Un sol de buena mañana se eleva sobre la silueta de las montañas mientras Manuel Sosa y sus compañeros de la tertulia observan las evoluciones de un grupo de surferos que calienta sobre la arena de la Playa de El Puertillo, en la costa noroeste de Gran Canaria. Manuel tiene 92 años y no puede evitar recordar aquellos tiempos en los que bañarse, lo que se dice bañarse, lo hacían apenas dos o tres del pueblo, de Bañaderos y uno que bajaba de Arucas. Muchos años y miles de amaneceres después de aquello, el hombre se sienta a diario en el paseo manso que mira al océano para comprobar que el mar sigue siendo el mismo, pero que su Puertillo se ha convertido en una preciada joya del litoral aruquense.
Lo que ocurre cualquier día sobre la fina arena de la Playa de El Puertillo sirve para definir el carácter polifacético del lugar. Hay surferos que hacen estiramientos antes del lanzarse al Atlántico. Al mismo tiempo, una abuela llega con su nieta y ambas buscan el cobijo del anfiteatro de piedra volcánica que se levanta a poniente. Una pareja extiende sus toallas y planta una sombrilla, una bandera colorida en el centro del arenal. Una joven solitaria lee un libro. En el paseo, gentes del lugar se sientan y descuelgan sus pies por el muro de piedra, echando a navegar sobre las aguas miradas soñadoras o quizás nostálgicas.
“Yo he visto hacer todas estas casas”, afirma Emilio, compañero de tertulias de Manuel. Junto a la costa quedan los restos de algunas viviendas que evidencian en sus fachadas el paso del tiempo, alguna de ellas asentadas sobre grandes bloques de piedra basáltica sobre las que antiguamente, antes del urbanismo moderno y del paseo, rompía el mar. La primera línea la ocupan en buena parte bares y restaurantes donde los menús están escritos con letras saladas y palabras que prometen un intenso sabor a mar.
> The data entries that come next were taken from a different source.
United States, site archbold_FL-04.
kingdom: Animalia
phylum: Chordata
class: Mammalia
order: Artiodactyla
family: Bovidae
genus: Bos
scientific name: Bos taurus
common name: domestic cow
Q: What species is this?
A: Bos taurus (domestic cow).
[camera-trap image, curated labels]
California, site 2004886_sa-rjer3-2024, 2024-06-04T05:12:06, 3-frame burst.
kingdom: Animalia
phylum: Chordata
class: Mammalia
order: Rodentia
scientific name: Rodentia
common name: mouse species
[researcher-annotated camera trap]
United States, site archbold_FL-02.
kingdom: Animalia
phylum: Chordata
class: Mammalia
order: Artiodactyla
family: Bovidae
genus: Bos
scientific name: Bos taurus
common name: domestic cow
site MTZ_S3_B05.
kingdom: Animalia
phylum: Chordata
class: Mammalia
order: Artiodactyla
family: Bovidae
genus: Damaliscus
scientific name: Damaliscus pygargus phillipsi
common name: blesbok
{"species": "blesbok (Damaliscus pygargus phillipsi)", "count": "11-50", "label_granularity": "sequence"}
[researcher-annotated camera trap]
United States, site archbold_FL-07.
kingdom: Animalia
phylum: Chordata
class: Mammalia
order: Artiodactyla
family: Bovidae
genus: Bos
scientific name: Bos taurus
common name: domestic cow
Y en la esquina que da acceso al paseo desde el área de aparcamiento se levanta un parque infantil, un claro rasgo de la vocación familiar del enclave.
El volcán, el viento y el mar hicieron filigranas en El Puertillo, una obra de arte natural que se aprecia en las espumas solidificadas o en las grandes piedras que parecen haber sido modeladas en un torno alfarero. Estas últimas se pueden encontrar en el dique que protege a la playa del empuje del mar y que actúa de línea de separación entre la calma y el oleaje. En la parte más abierta a las corrientes y las olas, un pescador solitario se afana en capturar peces de roca y rompiente.
La tertulia sigue viva en el paseo, aunque va cambiando de participantes, que se suman o se despiden según los tiempos y obligaciones de cada cual. Manuel y Emilio hacen memoria de aquella época en la que casi todo era corral y platanera. O de cuando recalaban en El Puertillo los gráciles veleros de vela. Conversan precisamente junto al antiguo almacén, en cuyas paredes se ha mezclado la decoloración de decenas de capas de pintura y junto al cual descansan algunas pequeñas barcas y un joven surfero le da cera a su tabla sin perder de vista al mar, clavando en la ola una mirada de halcón.
Al frente y a naciente se ven laderas donde persisten las fincas de plátanos, una vista que es otro aliciente de este pueblo de mar que ha crecido como un organismo vivo, como una planta que ha echado raíces en forma de casas, callejuelas que trepan por la ladera y azoteas que toman el sol y viven de él, como las mismísimas hojas de una platanera.